Death and Dying

Last May I celebrated my 82nd trip around the sun. My body is starting to feel my age, but my spirit feels ageless. I am still enjoying an exciting and rewarding life of challenge, adventure and accomplishment, like that my late wife Mary and I shared for over 50 years. My life of course changed dramatically when she died six and a half years ago, but I continue to do much of what she and I did together for so long. The difference is that although she is not with me physically anymore, I still carry her spirit with me in my heart and mind.

When I came home from the hospice center on the day Mary died, as I entered our apartment, the realization that she wouldn’t be coming home, that she was dead, swept over me like a tidal wave. I uttered a primal scream, dropped to my knees  at my bedside and cried for a long time. I slept that night as an exhausted man, and when I awoke the next morning, I cried out to God:

“What now, Lord?”

“Why am I still here?

“What do you have in store for me now?

Over the next few months God began to show me what I was to do. I was to share my life experiences with anyone who was going through some of the trials I had endured, to let them know that God will walk with them through it, and bring them out the other side, strengthened and changed. And that is just what I do. My life is much different now that Mary is gone, but it is still exciting and rewarding.

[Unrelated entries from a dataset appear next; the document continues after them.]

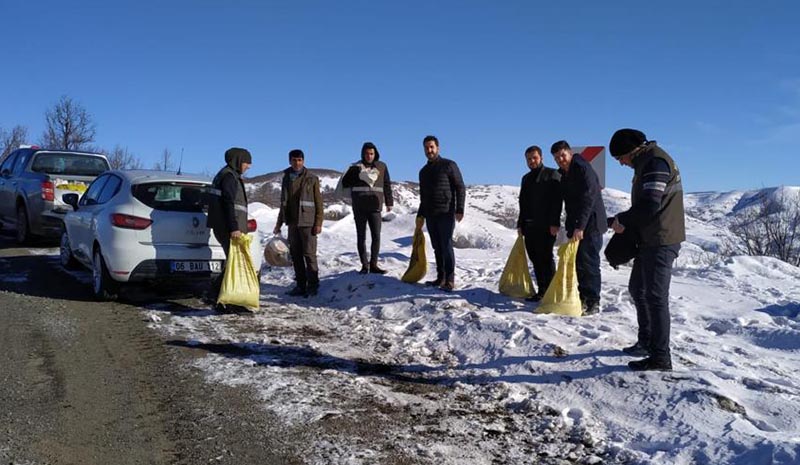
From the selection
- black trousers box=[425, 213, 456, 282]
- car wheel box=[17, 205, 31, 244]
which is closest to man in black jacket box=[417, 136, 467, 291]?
black trousers box=[425, 213, 456, 282]

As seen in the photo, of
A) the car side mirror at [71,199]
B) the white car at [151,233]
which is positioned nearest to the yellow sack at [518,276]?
the white car at [151,233]

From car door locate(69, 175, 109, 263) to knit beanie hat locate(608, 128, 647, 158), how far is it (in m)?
6.18

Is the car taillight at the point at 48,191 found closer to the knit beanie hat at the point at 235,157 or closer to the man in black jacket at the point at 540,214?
the knit beanie hat at the point at 235,157

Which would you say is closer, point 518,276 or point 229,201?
point 229,201

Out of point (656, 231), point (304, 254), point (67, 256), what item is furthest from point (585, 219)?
point (67, 256)

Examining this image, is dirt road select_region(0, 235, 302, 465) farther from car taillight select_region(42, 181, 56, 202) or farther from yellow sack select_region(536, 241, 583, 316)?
car taillight select_region(42, 181, 56, 202)

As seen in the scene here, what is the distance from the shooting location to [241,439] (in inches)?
147

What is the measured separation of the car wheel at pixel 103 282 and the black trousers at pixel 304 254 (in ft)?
7.24

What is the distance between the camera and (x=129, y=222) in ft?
23.5

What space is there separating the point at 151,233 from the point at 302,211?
183 centimetres

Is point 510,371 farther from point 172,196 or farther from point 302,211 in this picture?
point 172,196

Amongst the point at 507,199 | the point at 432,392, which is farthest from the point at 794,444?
the point at 507,199

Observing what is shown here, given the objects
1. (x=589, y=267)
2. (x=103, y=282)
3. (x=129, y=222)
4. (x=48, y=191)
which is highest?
(x=48, y=191)

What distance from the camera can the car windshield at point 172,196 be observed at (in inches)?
291
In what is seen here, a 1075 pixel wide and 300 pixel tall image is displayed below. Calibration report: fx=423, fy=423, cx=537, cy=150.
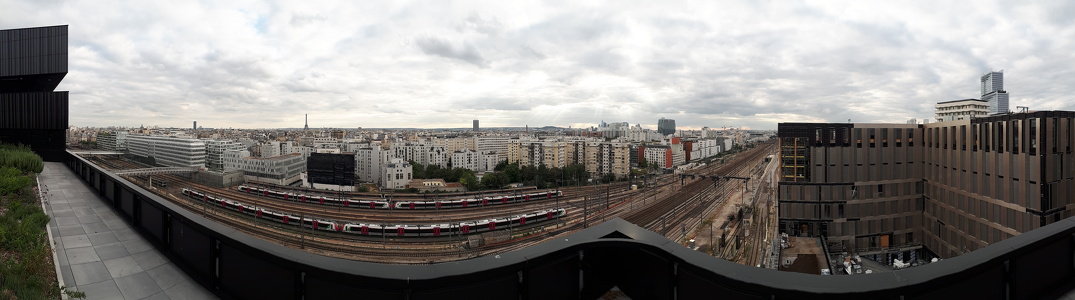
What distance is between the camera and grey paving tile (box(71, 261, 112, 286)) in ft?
5.06

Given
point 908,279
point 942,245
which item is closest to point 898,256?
point 942,245

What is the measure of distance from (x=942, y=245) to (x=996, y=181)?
291cm

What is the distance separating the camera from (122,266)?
170cm

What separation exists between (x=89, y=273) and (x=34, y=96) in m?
12.9

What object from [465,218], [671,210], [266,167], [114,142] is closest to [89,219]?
[465,218]

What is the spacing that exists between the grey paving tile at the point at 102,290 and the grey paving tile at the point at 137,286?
0.05ft

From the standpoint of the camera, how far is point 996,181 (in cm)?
860

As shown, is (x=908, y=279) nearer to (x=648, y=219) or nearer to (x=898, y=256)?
(x=898, y=256)

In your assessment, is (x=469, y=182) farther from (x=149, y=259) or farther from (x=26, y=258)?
(x=26, y=258)

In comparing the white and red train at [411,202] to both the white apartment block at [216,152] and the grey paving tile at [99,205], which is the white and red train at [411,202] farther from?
the grey paving tile at [99,205]

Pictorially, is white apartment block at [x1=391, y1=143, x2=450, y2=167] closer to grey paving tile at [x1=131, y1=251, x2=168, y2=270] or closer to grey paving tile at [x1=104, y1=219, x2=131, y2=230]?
grey paving tile at [x1=104, y1=219, x2=131, y2=230]

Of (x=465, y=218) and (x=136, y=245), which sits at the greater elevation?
(x=136, y=245)

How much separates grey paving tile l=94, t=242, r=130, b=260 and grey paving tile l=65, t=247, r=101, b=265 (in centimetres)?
2

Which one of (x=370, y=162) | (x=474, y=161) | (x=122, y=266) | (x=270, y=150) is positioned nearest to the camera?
(x=122, y=266)
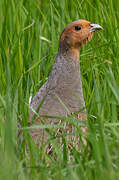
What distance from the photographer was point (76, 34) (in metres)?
4.16

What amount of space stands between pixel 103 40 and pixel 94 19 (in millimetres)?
278

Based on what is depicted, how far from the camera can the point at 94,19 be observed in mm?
4898

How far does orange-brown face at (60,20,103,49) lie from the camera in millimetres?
4109

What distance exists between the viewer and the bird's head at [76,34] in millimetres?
4102

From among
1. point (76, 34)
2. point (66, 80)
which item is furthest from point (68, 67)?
point (76, 34)

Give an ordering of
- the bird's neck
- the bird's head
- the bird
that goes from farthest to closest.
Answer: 1. the bird's head
2. the bird's neck
3. the bird

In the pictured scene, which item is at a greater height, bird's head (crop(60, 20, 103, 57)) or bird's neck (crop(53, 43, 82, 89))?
bird's head (crop(60, 20, 103, 57))

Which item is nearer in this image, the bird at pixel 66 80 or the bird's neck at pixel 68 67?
the bird at pixel 66 80

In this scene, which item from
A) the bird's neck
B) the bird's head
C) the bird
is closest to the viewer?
the bird

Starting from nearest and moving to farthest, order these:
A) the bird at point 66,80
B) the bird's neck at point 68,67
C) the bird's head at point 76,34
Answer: the bird at point 66,80 < the bird's neck at point 68,67 < the bird's head at point 76,34

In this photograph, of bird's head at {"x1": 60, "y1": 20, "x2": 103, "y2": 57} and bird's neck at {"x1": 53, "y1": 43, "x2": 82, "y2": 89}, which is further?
bird's head at {"x1": 60, "y1": 20, "x2": 103, "y2": 57}

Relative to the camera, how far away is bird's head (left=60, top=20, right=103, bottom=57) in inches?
161

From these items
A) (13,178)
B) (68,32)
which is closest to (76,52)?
(68,32)

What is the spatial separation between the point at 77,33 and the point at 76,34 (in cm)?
2
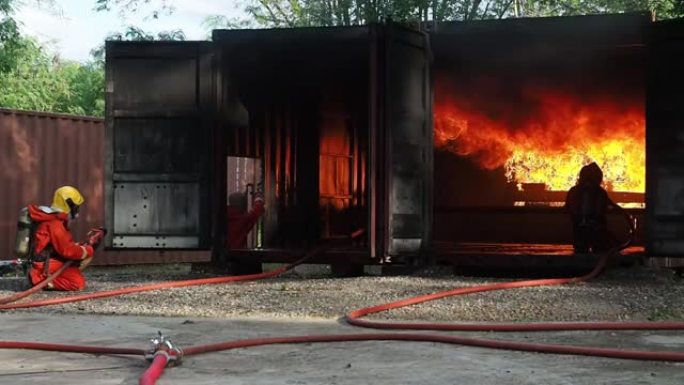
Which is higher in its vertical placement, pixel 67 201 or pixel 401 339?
pixel 67 201

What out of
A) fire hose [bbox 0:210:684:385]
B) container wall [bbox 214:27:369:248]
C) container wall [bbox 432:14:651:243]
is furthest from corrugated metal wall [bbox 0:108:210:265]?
fire hose [bbox 0:210:684:385]

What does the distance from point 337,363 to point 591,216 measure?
878 centimetres

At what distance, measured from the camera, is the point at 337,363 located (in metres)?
5.77

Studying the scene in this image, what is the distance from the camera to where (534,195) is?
17.6 m

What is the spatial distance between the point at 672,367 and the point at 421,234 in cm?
651

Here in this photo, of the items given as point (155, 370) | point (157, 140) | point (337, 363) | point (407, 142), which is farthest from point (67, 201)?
point (155, 370)

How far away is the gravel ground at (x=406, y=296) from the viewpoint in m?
8.24

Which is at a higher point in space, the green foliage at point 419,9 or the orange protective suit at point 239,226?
the green foliage at point 419,9

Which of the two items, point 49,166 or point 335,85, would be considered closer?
point 335,85

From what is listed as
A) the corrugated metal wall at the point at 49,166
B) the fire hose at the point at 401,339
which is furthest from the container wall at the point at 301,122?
the fire hose at the point at 401,339

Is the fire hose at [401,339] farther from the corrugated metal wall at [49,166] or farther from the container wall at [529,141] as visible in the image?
the container wall at [529,141]

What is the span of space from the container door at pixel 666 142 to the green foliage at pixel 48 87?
25454 mm

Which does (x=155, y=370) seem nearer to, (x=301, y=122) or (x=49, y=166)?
(x=301, y=122)

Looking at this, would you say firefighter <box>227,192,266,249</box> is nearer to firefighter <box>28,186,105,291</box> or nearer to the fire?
firefighter <box>28,186,105,291</box>
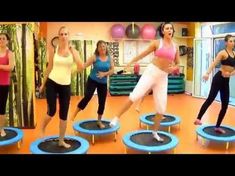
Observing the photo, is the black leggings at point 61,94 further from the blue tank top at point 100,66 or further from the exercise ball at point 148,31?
the exercise ball at point 148,31

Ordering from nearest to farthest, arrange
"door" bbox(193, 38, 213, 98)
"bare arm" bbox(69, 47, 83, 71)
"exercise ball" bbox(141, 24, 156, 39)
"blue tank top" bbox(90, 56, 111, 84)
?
"bare arm" bbox(69, 47, 83, 71)
"blue tank top" bbox(90, 56, 111, 84)
"door" bbox(193, 38, 213, 98)
"exercise ball" bbox(141, 24, 156, 39)

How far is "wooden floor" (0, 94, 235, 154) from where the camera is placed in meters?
3.96

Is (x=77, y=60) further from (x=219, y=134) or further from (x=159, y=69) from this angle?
(x=219, y=134)

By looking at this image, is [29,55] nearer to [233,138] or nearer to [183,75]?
[233,138]

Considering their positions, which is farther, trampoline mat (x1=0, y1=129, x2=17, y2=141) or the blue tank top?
the blue tank top

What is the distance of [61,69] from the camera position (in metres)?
3.27

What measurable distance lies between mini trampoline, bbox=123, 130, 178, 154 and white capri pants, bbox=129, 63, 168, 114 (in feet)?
1.61

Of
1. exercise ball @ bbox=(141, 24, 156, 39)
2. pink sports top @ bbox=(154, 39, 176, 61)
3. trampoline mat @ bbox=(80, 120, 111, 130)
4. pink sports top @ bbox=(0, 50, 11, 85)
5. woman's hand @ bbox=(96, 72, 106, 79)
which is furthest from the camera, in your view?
exercise ball @ bbox=(141, 24, 156, 39)

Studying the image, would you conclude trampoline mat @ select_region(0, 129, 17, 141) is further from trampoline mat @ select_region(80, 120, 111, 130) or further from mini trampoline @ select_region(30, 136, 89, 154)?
trampoline mat @ select_region(80, 120, 111, 130)

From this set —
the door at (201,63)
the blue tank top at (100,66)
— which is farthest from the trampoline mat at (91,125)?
the door at (201,63)

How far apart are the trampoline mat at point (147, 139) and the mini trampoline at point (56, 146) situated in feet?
2.38

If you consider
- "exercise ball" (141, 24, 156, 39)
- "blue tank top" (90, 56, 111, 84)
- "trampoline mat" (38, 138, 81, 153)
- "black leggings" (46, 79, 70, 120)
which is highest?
"exercise ball" (141, 24, 156, 39)

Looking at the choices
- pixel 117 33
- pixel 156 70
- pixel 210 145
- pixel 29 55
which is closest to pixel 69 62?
pixel 156 70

Mary’s death had a profound effect on me. It brought into sharp focus the fragility and unpredictability of mortal life and the necessity of making the most of whatever time we have remaining. I thank God every morning when I wake up still not dead for giving me yet another day of life. And I ask God to help me use my time that day wisely and productively, knowing that when it is gone it is gone and won’t be coming back. In other words,  I strive to live each remaining day to the fullest. And that is a blessing indeed.

I also fully accept my own death as inevitable, but I have come to regard it much differently. I no longer view it as an ending, but as a new beginning, I see it as a passageway to a new and better life, and an everlasting one. Death, rebirth, renewal.

And lately now, I am beginning to view death as a blessing, rather than a curse. As I age and my physical body continues to slowly deteriorate, I realize that leaving behind the pain and the increasing limitations of this body is a good thing. The body will die, but I will continue to live. Death will usher me into a new realm in which there is neither death nor dying, no sorrow or pain, where all my tears will be wiped away, and I will experience joy beyond anything I can imagine.

It’s not that I am hoping for death anytime soon. I still a lot of work to do to accomplish the purpose God intends for me. But when death does come, I will welcome it as a friend and not any enemy.